We ate lake trout with potatoes and strawberries with cream, and enjoyed two bottles of good Mosel. After lunch we took a longish sort of boat or shell on the water. Because of my extensive naval experience Nebe let me row, of course, although it might have had as much to do with me being a captain and him a general; and while I applied myself to the oars he smoked a large Havana cigar and stared up at an unblemished Prussian blue sky as if he didn’t have a care in the world. Perhaps he didn’t. Conscience was a luxury that few officers in the SS and SD could afford. The Wannsee looked like an impressionist painting of some idyllic scene on the River Seine at the turn of the century, the kind that looks like the picture is suffering from a severe case of spots. There were canoes and outrigged shells, sailing boats, and sloops, but no boats that required petrol: petrol was even harder to get than pills and booze. There were plenty of young women around, too—which was one of the reasons Nebe liked it there—but no young men; they were all in uniform and probably fighting for their lives in some Russian shell hole.

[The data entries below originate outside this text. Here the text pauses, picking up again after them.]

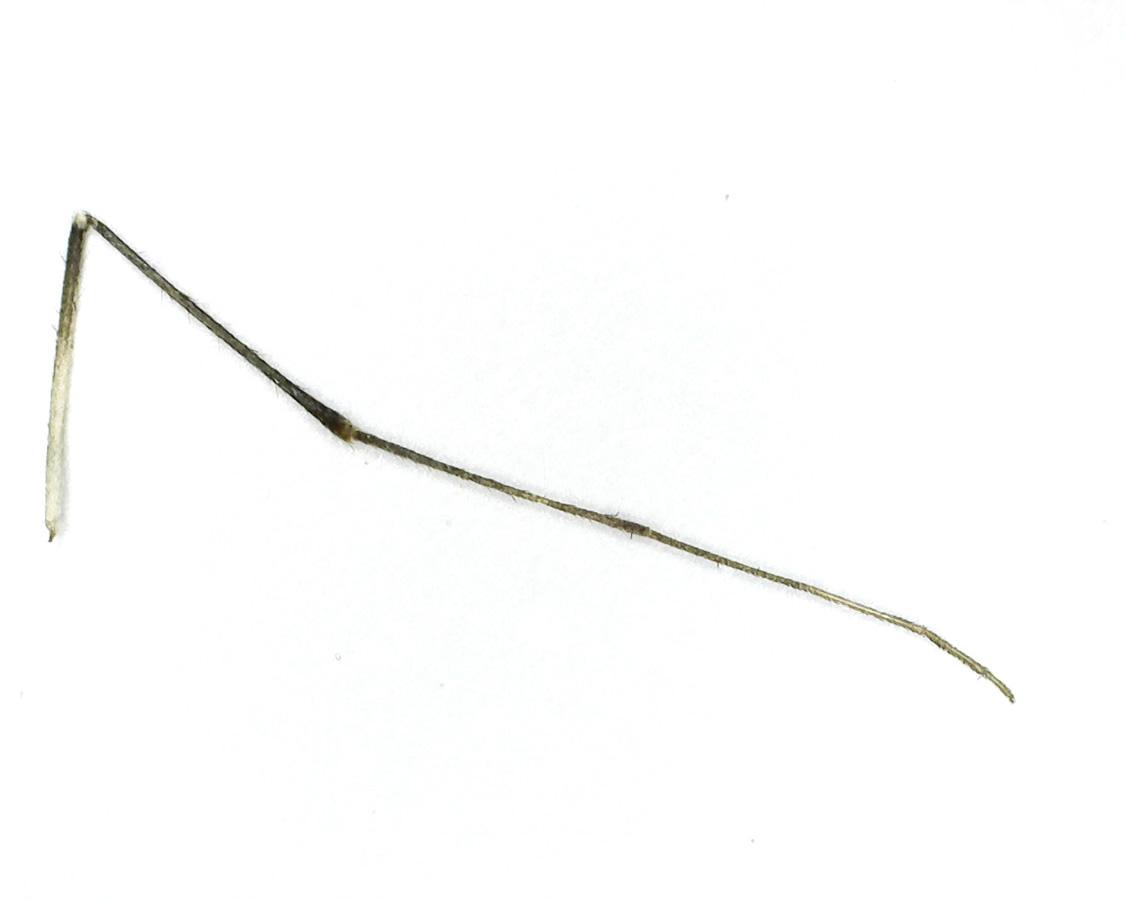 Stechmücke 18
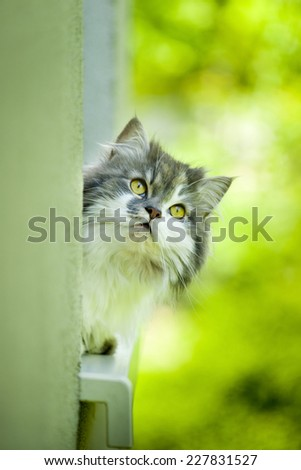 Norwegian Forest Cat lying on the window sill.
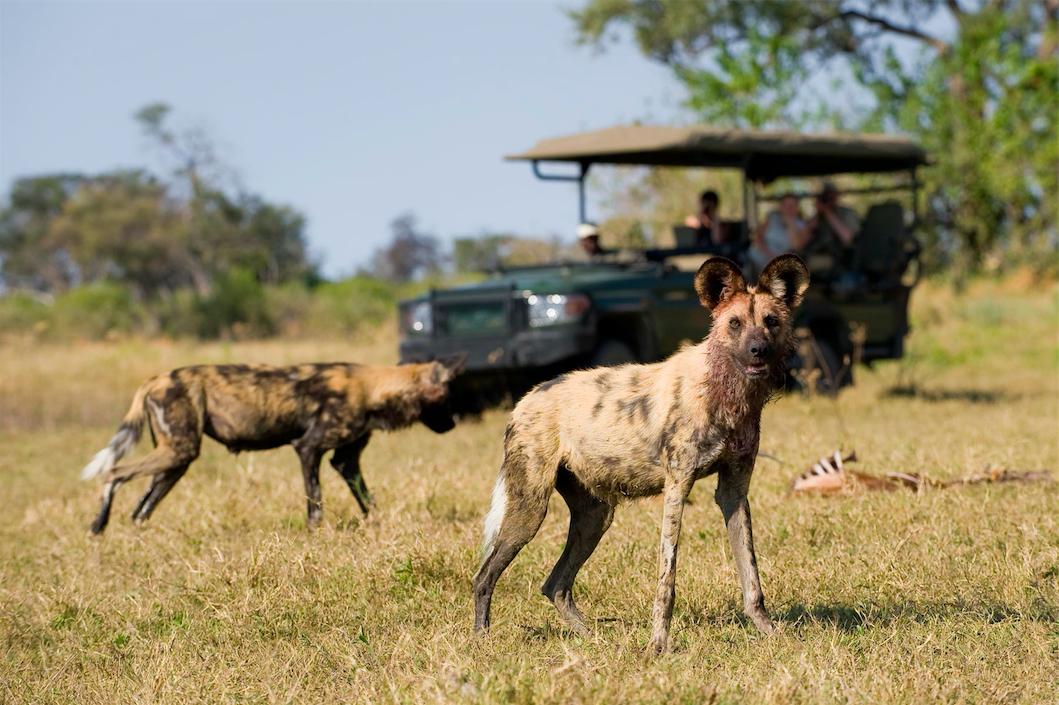 Safari à Zarafa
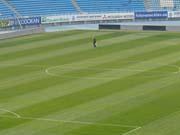 В Житомирі за 23 млн грн реконструюють стадіон «Спартак»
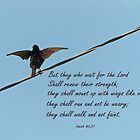 Isaiah 40:31 Greeting Card by Susan S. Kline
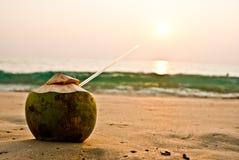 Kokosnoot op het strand bij zonsondergang Vector Illustratie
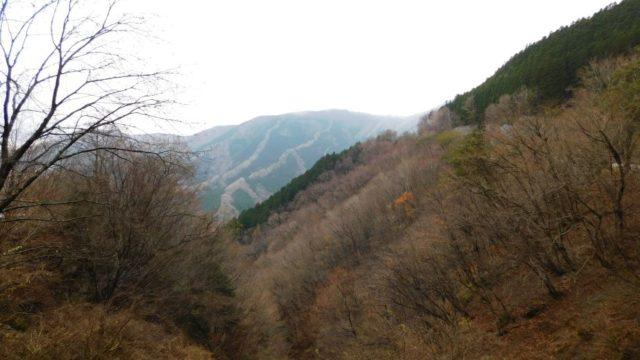 国道309号から見えるナメゴ谷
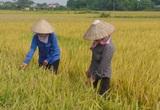 Thái Nguyên: Gieo cấy giống lúa lạ, nông dân mất trắng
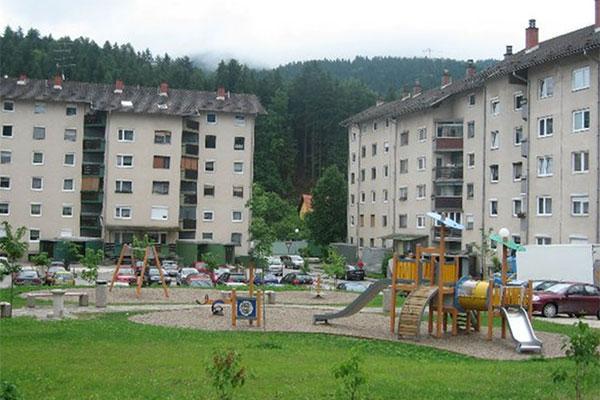 2009_mezica_leska_1.jpg
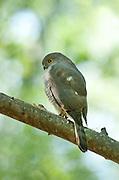 Madagascar Goshawk, Accipiter francesii francesii on branch, Berenty National Park, Madagascar, also known as Frances's sparrowhawk, Accipiter francesiae, endemic, Least Concern (LC) on the IUCN Red List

The women in the long narrow shells wore white singlets and the briefest of shorts, which were an improvement on corsets and French bustles because they showed off their breasts and behinds to anyone like me who was interested in that kind of thing; they were tanned and vigorous and sometimes flirtatious, too; they were only human, after all, and craved male attention almost as much as I craved the chance to give it to them. Some of them rowed alongside us for a while and made conversation until they realized just how old we were; I was in my forties and I think Nebe must have been almost fifty. But there was one girl who took my eye. I recognized her as someone who lived not so far away from me. I knew her name was Kirsten and she was a schoolteacher at the Fichte Gymnasium on Emser Strasse. Seeing her row, I resolved to see a little more of Emser Strasse and perhaps, by some happy accident, her. After she and her lithe companions pushed off I kept an eye on their boat, just in case; you never know when a beautiful girl is going to fall in the water and need rescuing.